Election officials said turnout was very high, with many polling stations staying open well after the 8pm deadline to allow the last voters to cast their ballots.

“There is tremendous enthusiasm,” said local journalist Ghassen Ben Khelifa, as he prepared to vote in the capital, Tunis. “Everyone has sensed the importance of the occasion.”

From one party to one hundred

In the wealthy Mediterranean city of Sousse, the hometown of Ben Ali, voters long accustomed to having but one party to choose from stared bemused at ballots bearing the names of 63 different candidates.

“We used to have no choice.
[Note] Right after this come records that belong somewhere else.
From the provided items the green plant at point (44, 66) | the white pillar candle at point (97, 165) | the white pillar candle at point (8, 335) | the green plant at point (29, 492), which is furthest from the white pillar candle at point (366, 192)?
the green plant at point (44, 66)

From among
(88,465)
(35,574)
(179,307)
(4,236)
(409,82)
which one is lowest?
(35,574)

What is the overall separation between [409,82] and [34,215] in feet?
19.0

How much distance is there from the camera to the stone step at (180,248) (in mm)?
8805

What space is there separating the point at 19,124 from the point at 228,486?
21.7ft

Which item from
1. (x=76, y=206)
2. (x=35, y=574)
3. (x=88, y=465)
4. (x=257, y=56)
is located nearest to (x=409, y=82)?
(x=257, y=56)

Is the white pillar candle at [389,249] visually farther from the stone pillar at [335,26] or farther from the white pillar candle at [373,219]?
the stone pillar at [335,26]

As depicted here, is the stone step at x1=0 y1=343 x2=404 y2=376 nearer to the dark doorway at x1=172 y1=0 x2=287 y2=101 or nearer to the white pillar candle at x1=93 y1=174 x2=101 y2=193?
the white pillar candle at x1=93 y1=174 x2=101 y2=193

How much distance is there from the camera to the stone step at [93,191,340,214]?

But now there are so many parties we don’t know who to pick,” one confused voter told FRANCE 24.

Since the January uprising, Tunisia’s political landscape has been completely transformed, with Ben Ali’s hegemonic party giving way to a multitude of smaller groups.
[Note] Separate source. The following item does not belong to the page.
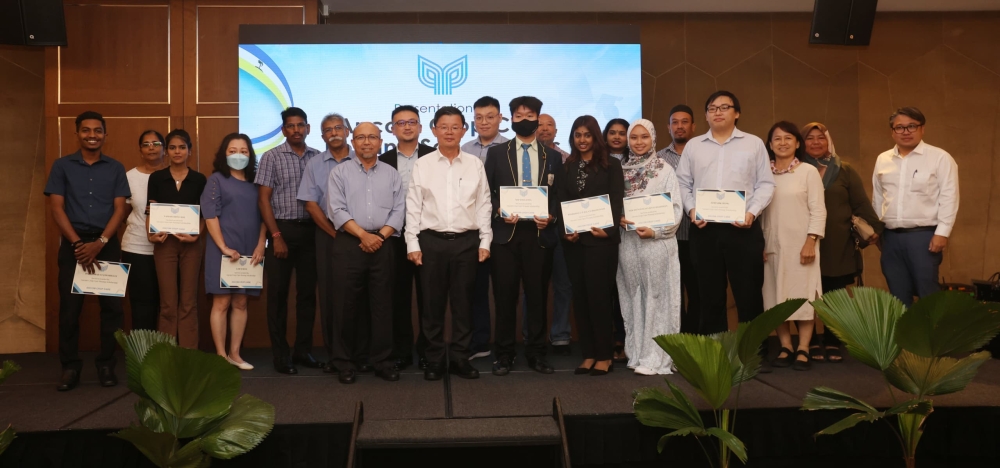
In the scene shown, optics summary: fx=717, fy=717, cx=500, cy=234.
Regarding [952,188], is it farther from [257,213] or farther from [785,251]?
[257,213]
On Sunday no fewer than 11,000 candidates were standing for election to the 217-seat assembly, most of them split among more than a hundred parties with the rest running as independents.

As polls closed, international monitors said the election had gone smoothly, with “no major irregularities” to report.
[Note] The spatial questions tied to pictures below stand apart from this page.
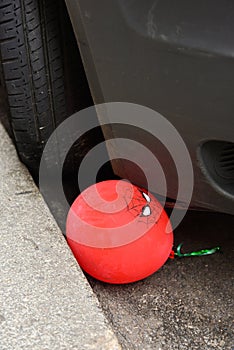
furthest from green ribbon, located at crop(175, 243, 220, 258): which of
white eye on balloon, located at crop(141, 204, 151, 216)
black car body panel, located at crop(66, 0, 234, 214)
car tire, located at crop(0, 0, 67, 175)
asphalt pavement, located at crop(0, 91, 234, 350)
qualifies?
car tire, located at crop(0, 0, 67, 175)

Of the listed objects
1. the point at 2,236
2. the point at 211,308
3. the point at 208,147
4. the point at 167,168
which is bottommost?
the point at 211,308

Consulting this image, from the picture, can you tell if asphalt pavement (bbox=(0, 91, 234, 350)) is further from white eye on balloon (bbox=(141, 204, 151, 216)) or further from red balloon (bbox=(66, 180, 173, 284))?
white eye on balloon (bbox=(141, 204, 151, 216))

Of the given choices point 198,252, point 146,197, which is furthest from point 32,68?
point 198,252

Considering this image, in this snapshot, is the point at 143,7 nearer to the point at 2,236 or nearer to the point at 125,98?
the point at 125,98

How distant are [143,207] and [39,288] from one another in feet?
1.45

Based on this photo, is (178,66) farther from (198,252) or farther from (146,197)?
(198,252)

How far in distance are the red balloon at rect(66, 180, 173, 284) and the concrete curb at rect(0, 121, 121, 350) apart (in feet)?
0.26

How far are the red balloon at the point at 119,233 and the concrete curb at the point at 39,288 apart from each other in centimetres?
8

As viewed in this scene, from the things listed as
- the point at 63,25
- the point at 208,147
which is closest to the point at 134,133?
the point at 208,147

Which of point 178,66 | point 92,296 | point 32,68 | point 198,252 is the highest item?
point 178,66

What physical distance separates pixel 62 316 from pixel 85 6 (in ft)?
2.94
Frenchman Pierre Schapira, one of the 5,000 or so election observers deployed across the country, said he was particularly impressed with a text messaging system that helped voters locate the right polling station. “The atmosphere is amazing and the whole thing is remarkably well organised,” he told the FRANCE 24 Observers in Tunis.

Ennahda, a once outlawed and severely repressed Islamist party, was tipped to win around a third of the vote, giving it a key voice in drafting the new constitution.

But a complex system of proportional representation will ensure that no matter which way the vote goes no one party will be able to win a majority.

Some are relishing the uncertain outcome, determined not to let the inevitable anxiety spoil their party.

“For the first time in our lives we’ll go to bed not knowing who the winner is,” said freelance journalist Ben Khelifa.

Judging by the oganisers' latest announcement, he will have to wait until Tuesday for an official result.

Unfinished revolution

The overwhelming sense of pride at holding the Arab Spring’s first free election was mingled with fierce determination to safeguard what many describe as the country’s “unfinished revolution”.

“The Arab Spring is born again today,” Ennahda leader Rachid Channouchi told reporters after casting his vote. “Not in the negative way of toppling dictators, but in the positive way of building a democratic system that represents the people.”

But in a sign of the tension between liberals and Islamists, Ghannouchi was booed as he left a polling station in a suburb of the capital, Tunis.

While Ennahda’s leaders have been at pains to highlight their democratic credentials, many of the more liberal parties are openly fearful of its intentions; not least concerning the country’s progressive policies on women’s rights.

Sunday’s vote was likely to see a record number of women elected to the new assembly – though far short of the 50% advocated by the commission in charge of organising the poll.

Bouazizi, who moved to Tunis following her son’s death, said she would cast her vote “to ensure women have dignity and are respected”.

But in her hometown of Sidi Bouzid in Tunisia’s long-neglected interior, where her son Mohammed set himself alight in protest at the lack of jobs, most voters had other pressing issues on their minds.

“The people I spoke to here, many unemployed and struggling to make ends meet, say the revolution is yet to reach Sidi Bouzid,” said FRANCE 24’s correspondent Jonathan Walsh.

In nearby Kasserine, another poor town that bore the brunt of a deadly crackdown by Ben Ali’s security forces, many felt little had changed after nine months of interim governments led by ageing figures from the old regime.

El-Abed Guessoumil, a local student, said he would not be voting because “none of the parties are interested in us and our problems”.

The plight of inland towns such as Sidi Bouzid and Kasserine, where unemployment is thought to hover at around 40%, underscores the scale of the challenge faced by the new constituent assembly.

But as Samy Ghorbal of the Progressive Democratic Party (PDP), one of the leading centrist formations, pointed out, “at least once the assembly is in place, there will be an obligation of result”.